OCR Module

The Optical Character Recognition (OCR) module allows you to index text content from files such as scanned documents stored in image or PDF files.

Supported document formats

.tiff, .tiff-fx, .pcx, .dcx, .bmp, .jpeg, .png, .max, .gif, .pbm, and .pdf

Supported languages
  • 120 non-Asian languages
  • 21 languages with spell checking dictionaries for improved detection (Brazilian, Catalan, Czech, Danish, Dutch, English, Esperanto, Finnish, French, German, Greek, Hungarian, Italian, Norwegian, Polish, Portuguese, Russian, Slovenian, Spanish, Swedish, Turkish)

It is recommended to separate the source files requiring OCR conversion from those that do not. This ensures the highest level of performance and conversion quality.
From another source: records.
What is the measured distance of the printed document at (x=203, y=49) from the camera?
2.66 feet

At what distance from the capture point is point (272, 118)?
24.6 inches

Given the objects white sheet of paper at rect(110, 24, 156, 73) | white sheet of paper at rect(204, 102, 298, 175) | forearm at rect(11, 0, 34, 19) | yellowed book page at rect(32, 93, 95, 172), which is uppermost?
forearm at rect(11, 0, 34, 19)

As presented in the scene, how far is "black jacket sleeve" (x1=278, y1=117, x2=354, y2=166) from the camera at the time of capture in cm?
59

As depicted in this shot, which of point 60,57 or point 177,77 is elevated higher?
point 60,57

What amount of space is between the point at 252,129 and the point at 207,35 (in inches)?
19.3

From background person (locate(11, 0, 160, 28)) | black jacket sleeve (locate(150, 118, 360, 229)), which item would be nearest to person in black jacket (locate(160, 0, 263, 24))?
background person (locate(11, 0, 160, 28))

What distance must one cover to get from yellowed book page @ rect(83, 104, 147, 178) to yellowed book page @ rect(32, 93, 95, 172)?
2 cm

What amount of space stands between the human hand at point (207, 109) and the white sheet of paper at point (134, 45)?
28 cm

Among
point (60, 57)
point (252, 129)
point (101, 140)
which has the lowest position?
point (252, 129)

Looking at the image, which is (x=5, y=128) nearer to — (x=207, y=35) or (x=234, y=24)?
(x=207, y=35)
You can do this by moving files in different file system folders or through the use of source filters (see Adding and Modifying Source Filters).
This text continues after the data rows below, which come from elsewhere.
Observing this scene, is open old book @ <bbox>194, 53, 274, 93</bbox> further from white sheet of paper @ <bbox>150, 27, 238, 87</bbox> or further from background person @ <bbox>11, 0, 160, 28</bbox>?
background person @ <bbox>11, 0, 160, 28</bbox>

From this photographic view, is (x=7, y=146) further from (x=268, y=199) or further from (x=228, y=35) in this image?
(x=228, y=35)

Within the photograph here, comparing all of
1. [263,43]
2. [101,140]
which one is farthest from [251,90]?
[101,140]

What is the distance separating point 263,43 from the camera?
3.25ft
Note: The OCR module is optional. You need to purchase it to receive the license allowing you to install and activate the module.

Deployment overview

  1. Download and install the OCR module (see Installing the OCR Module).

  2. Let CES know where to find the OCR converter (see Adding an OCR Open Converter).

  3. Create a new document type set, link the OCR open converter to appropriate document types, assign the document type set to sources containing documents to be converted with the OCR module, and rebuild the sources (see Associating the OCR Open Converter to Document Types).